Source passage:
+ + + + + + +

Pfizer Inc.'s profit tripled in the third quarter, mainly because a huge charge depressed last year's results, despite flat sales. Its earnings narrowly beat Wall Street's earnings expectations.

But the company behind impotence treatment Viagra and the top-selling cholesterol fighter Lipitor reduced its earnings forecast for 2008 even as it raised the lower end of its revenue forecasts for the year.

Its shares rose 44 cents, or 2.5 percent, to $17.78.

Pfizer said it earned $2.3 billion, or 34 cents per share, in the July-September quarter, up from $761 million, or 11 cents per share, a year ago.

Excluding one-time items, net income amounted to $4.18 billion, or 62 cents a share -- 2 cents a share more than analysts surveyed by Thomson Reuters expected.

In the current quarter, the New York-based company took a charge of $894 million for a settlement announced Friday to end most of the lawsuits over its withdrawn painkiller Bextra and another pain reliever still on the market, Celebrex. It also had $716 million worth of charges related to its cost-cutting program and other one-time items.

A year ago, Pfizer took a $2.1 billion after-tax charge in the third quarter, related to its decision to stop selling inhaled insulin product Exubera, which had dismal sales and then was linked to risk of lung cancer.

Pfizer said its revenue slipped to $11.97 billion from $11.99 billion a year ago, even though favorable exchange rates due to the weak dollar boosted sales by 5 percent. Analysts had been expecting revenue of $12.01 billion.

Pfizer reported a 13 percent drop in U.S. sales of Lipitor. Total revenues from Lipitor, the top-selling drug in the world, were down 1 percent at $3.14 billion.

The company said revenues for three drugs with recent generic competition -- blood-pressure medicine Norvasc, allergy drug Zyrtec and colon-cancer drug Camptosar -- fell by 48 percent, or a combined $627 million.

Several other drugs had double-digit sales increases, including Viagra, fibromyalgia drug Lyrica, schizophrenia and bipolar disorder treatment Geodon and Aricept for Alzheimer's disease. Celebrex sales rose 8 percent to $625 million amid a new ad campaign.

Pharmaceutical sales totaled $10.98 billion , animal health sales were up 11 percent to $708 million and other revenue dropped 9 percent to $289 million.

"We remain on track to meet our 2008 objectives, despite the turbulent global economy," Chief Executive Jeff Kindler said in a statement.

+ + + + + + +

Exercise data:
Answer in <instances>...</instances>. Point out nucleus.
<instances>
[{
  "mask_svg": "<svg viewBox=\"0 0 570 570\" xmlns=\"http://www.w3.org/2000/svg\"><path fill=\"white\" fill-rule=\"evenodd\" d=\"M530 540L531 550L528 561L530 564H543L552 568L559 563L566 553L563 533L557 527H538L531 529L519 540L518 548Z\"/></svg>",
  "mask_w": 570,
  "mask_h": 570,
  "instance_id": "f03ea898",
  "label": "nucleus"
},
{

+ + + + + + +

Exercise tasks:
1. From the Pfizer earnings report, reproduce the passage from "Pfizer reported a" to "combined $627 million.".
2. In the Pfizer earnings report, how large was the charge for the settlement of the Bextra and Celebrex lawsuits?

Answers for this exercise:
1.
Pfizer reported a 13 percent drop in U.S. sales of Lipitor. Total revenues from Lipitor, the top-selling drug in the world, were down 1 percent at $3.14 billion.

The company said revenues for three drugs with recent generic competition -- blood-pressure medicine Norvasc, allergy drug Zyrtec and colon-cancer drug Camptosar -- fell by 48 percent, or a combined $627 million.

2. $894 million